This is a book that, for me, ended up being more than the sum of its parts.

There was quite a lot here that I found disappointing, at first, but as McDonald interleaves the three different plot threads across three different worlds/times I found myself being drawn by the story and worrying less about the niggles.

Let me start by setting out the causes of my disappointment.

Once, not too long ago, I had an idea for an epic story set in Brazil that would spiral out from a favela through wealthy Rio and into the jungle. As a result I did quite a bit of research on Brazil, from the football through capoeira to religion, music, dancing and then the mythologies of the jungle.

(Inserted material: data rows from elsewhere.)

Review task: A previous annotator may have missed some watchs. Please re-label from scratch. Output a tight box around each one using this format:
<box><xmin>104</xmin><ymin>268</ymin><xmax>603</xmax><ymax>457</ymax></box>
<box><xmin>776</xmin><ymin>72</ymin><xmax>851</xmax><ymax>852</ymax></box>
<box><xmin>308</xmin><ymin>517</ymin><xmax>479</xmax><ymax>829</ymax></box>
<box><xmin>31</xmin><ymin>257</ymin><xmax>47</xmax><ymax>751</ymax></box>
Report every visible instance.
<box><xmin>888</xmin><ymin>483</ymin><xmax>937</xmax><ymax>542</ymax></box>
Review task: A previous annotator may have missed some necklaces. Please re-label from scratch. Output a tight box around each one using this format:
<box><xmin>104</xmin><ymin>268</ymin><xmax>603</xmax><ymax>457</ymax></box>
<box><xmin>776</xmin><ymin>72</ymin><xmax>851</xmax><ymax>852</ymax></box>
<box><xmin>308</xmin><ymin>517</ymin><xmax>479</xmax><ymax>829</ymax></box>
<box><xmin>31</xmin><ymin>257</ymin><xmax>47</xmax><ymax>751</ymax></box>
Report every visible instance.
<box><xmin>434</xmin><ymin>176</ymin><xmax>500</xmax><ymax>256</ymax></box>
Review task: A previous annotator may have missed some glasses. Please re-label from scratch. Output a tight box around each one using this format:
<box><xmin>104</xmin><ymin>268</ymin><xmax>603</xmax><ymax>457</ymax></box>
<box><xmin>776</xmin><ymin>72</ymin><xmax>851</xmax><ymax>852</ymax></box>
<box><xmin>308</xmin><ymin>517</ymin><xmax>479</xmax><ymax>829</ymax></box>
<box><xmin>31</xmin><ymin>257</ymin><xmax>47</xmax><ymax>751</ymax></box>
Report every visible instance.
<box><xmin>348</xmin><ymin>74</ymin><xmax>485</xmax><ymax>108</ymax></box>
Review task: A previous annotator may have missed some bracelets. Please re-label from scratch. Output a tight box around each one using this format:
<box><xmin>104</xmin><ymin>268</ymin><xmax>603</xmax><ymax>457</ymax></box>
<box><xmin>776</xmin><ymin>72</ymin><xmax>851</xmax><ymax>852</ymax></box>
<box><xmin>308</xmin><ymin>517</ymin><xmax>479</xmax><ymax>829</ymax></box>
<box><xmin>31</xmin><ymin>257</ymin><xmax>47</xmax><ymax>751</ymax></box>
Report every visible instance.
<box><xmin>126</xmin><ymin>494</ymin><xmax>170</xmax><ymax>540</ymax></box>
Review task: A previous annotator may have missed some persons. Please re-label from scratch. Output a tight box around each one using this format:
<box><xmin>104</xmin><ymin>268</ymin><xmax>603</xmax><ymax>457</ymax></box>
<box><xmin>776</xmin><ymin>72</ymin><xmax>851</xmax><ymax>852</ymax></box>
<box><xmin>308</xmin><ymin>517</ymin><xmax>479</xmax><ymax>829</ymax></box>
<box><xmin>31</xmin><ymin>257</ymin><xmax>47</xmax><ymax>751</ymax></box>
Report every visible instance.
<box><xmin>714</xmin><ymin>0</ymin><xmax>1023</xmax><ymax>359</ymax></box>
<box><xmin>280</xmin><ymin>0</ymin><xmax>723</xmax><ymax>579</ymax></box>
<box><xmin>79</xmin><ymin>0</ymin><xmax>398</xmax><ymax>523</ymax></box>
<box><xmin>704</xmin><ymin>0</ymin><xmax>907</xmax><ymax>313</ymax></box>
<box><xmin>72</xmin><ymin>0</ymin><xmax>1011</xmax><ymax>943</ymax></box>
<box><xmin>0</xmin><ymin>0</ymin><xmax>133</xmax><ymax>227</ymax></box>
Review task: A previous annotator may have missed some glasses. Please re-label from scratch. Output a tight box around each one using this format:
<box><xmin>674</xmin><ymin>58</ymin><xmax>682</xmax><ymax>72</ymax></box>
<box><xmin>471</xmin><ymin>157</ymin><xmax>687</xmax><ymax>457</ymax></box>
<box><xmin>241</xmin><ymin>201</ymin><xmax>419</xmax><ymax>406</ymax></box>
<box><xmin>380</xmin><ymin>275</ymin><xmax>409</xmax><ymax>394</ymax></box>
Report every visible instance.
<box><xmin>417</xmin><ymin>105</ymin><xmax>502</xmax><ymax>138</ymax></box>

Of course being (i) a lazy bastard and (ii) a mentally constipated idiot, I never got beyond the planning stage of my epic. But I did have the background research, notes, a plot outline all in place. I knew my subject pretty well.

So, where McDonald’s last novel River of Gods took me to a nation I really knew very little about and amazed me with the wildness of it all, there was a sense when reading Brasyl that I could feel McDonald going over the same areas that I’d covered and not, necessarily, showing me anything I hadn’t have uncovered myself – I literally groaned when the “fateful final” entered the story as a plot point.

And I groaned slightly, too, when I realised that the “many worlds” interpretation of quantum physics was going to provide the “sf” element to the story. I might be jaded but – on the whole – I feel like I’ve read too many multiverse stories. The core problem is that in a setting where not only can anything happen but everything must eventually happen the author has too much room for a simple get-out-of-jail-free skip to the next reality. And McDonald’s treatment of his quantum universe full of assassins (some with Matrix-style kung fu moves others, briefly but memorably, with a quantum-arrowed bow in the mould of a Brazilian Hawkeye or Green Arrow) is a bit familiar.

But, as I said at the start, Brasyl is more than the sum of its parts and quite how McDonald suckered me into his story and won me over has been bugging me.

The first is the quality and enthusiasm of McDonald’s writing. I’ve heard some complaints that he occasionally stops everything for the sake of description, and I’ll concede that’s true. But I didn’t mind, perhaps because when he does indulge himself, he does it with such energy that I found myself caught up in his wonder. There is, sometimes, the sense of him setting out his research simply because he found it interesting, but so did I, so I forgave him for the most part. Perhaps my one exception would be the extraordinary perspicacity of his eighteenth century characters, who when presented with improbable technological marvels show a too remarkable an acuity in their ability to predict potential applications.

Another part of the appeal of Brasyl is the quality of his characters. I was particularly taken with the Jesuits, and Father Luis Quinn’s story (a cross between Apocalypse Now and The Mission) was the thread that most engaged me.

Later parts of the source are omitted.